これは、『甘える』子育てが否定されてきた、従来の日本全体が抱える病理です。

 

子育てハッピーアドバイス』を読んだきっかけ

 

私は、小児科医を志望したときに、(当然ですが)子育ての経験もなく、周りに小さな子供がいる環境でもありませんでした。

 

そのため、病気については親御さんたちに教えてあげることはできても、子育てについては、恥ずかしながら何も教えてあげることができませんでした。

 

そこで、子育ての本を調べている時に見つけたのがこの本でした。

 

この本を読んだ時、正直な感想として、自分はこの本に書かれていることを否定したい気分になりました。

 

なぜかというと、自分がこんな風に子育てをされてこなかったので、とても怖くて、不快になったからです。

 

私の親は、決して悪い人間ではありませんでした。(過剰な)暴力や虐待をされたこともありません。

 

むしろ、しっかりと社会人として定年まで働き続けてくれ、子どもの頃から6年間の大学生活までずっと金銭的支援をしてくれて、大学も就職も県外にすることを許してくれたその献身性には、 感謝してもしきれません。

 

しかし、こどもは『甘え』させるとダメになる、という養育方針の親でした。

 

私が、悲しくて泣いている時には泣き止むまで放置する、楽しくて笑っている時には「静かにしろ」と怒る子育て方針でした。

 

悪気はなく、それが良い子育てだと、そう信じていたからなのだと思います。

 

思えば、子供時代から社会人になるまで、私は常に、孤独と不安をもっていました。


どれだけ学校でよい点数をとっても、運動で成績を残しても、大学に卒業しても、医師になってからも、それは変わりませんでした。

 

この本を読んで、その理由がようやくわかりました。

 

私は、『自尊心』がとても低かったのです。

 

それを知ったとき、とても怖く、同時に、安堵感も感じました。

 

子どもの頃から、自分がずっと寂しかったのは、このせいだったんだ、と知ることができたからです。

 

大人になってからでも『自尊心』は育てられる

 

あなた自身』と『重要な他者

 

子どもの時に『自尊心』が十分に育ってこなかった人でも、心配はいりません。

 

大人になってからでも、自尊心は育てることができます

 

それは、両親からではありません。

 

今度、あなたの中の『自尊心』を育ててくれるのは、『あなた自身』と『重要な他者』です。

 

重要な他者』とは、恋人や配偶者であることが多いですが、友人や自分の子供であったりします。

 

大人の『自尊心』の育て方

 

『自尊心』の育て方は、子供の時と同じです。

 

あなたの中にいる、『甘え』られなかった子ども(心理学用語でインナーチャイルド inner-childと言います。
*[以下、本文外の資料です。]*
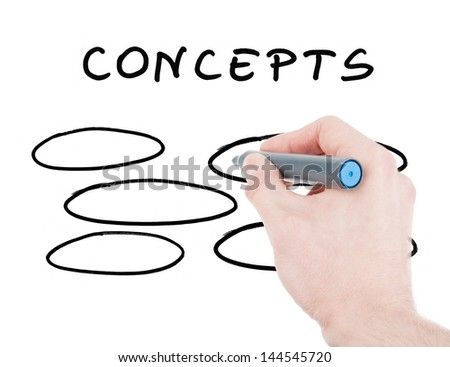 """Hand writing """"concepts"""" sign by a felt tip pen isolated on white background - stock photo"""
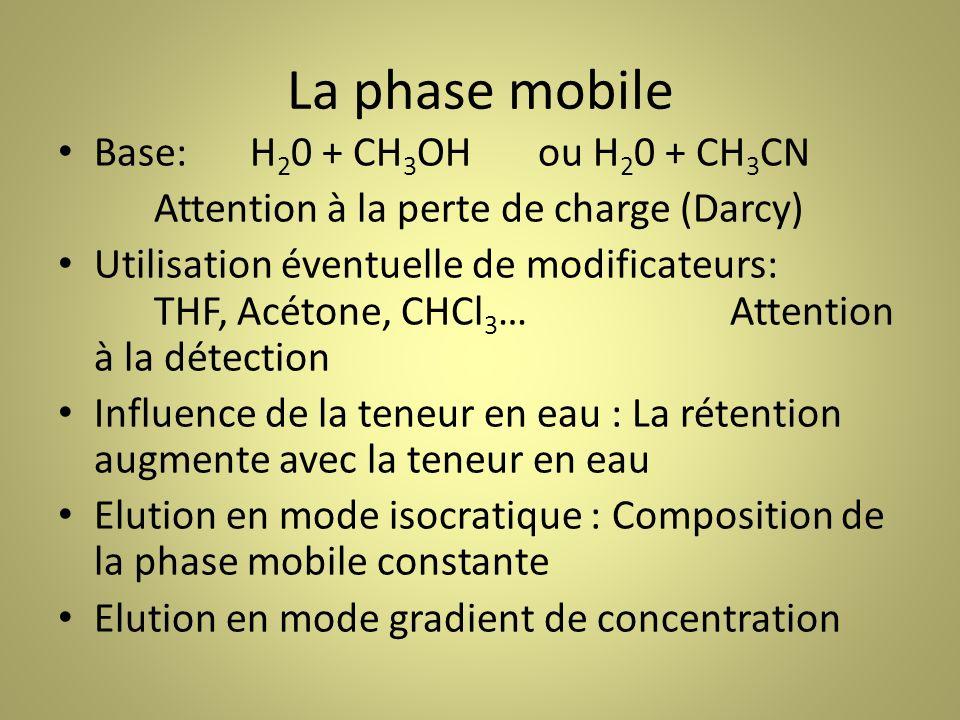 La phase mobile Base:H 2 0 + CH 3 OHou H 2 0 + CH 3 CN Attention à la perte de charge (Darcy) Utilisation éventuelle de modificateurs: THF, Acétone, CHCl 3 … Attention à la détection Influence de la teneur en eau : La rétention augmente avec la teneur en eau Elution en mode isocratique : Composition de la phase mobile constante Elution en mode gradient de concentration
)を、十分に『甘え』させてあげればよいのです。

 

『悲しい』感情を、いまは悲しんでいいんだよ、と共感して肯定してあげる。

 

『嬉しい』感情を、あなたは楽しんでいい人なんだよ、と笑って肯定してあげる。

 

感情を、肯定してあげる

 

『自尊心』の低い人は、子どもの時にはから、大きくなってからは自分自身から、感情を否定されて生きていくことが、心の癖としてしみついてしまっています。

 

それは、容易なことでは変わりません。

 

心の癖を変えるには、その存在を知り、認めてあげ、そのクセが身についてしまった自分を許してあげて、少しずつでも変わっていこう、という意識があって初めて可能となります。

 

しかし、『自尊心』の低い人の中には、その心の癖自体を認めてあげることができない方が多くいます(私のように)。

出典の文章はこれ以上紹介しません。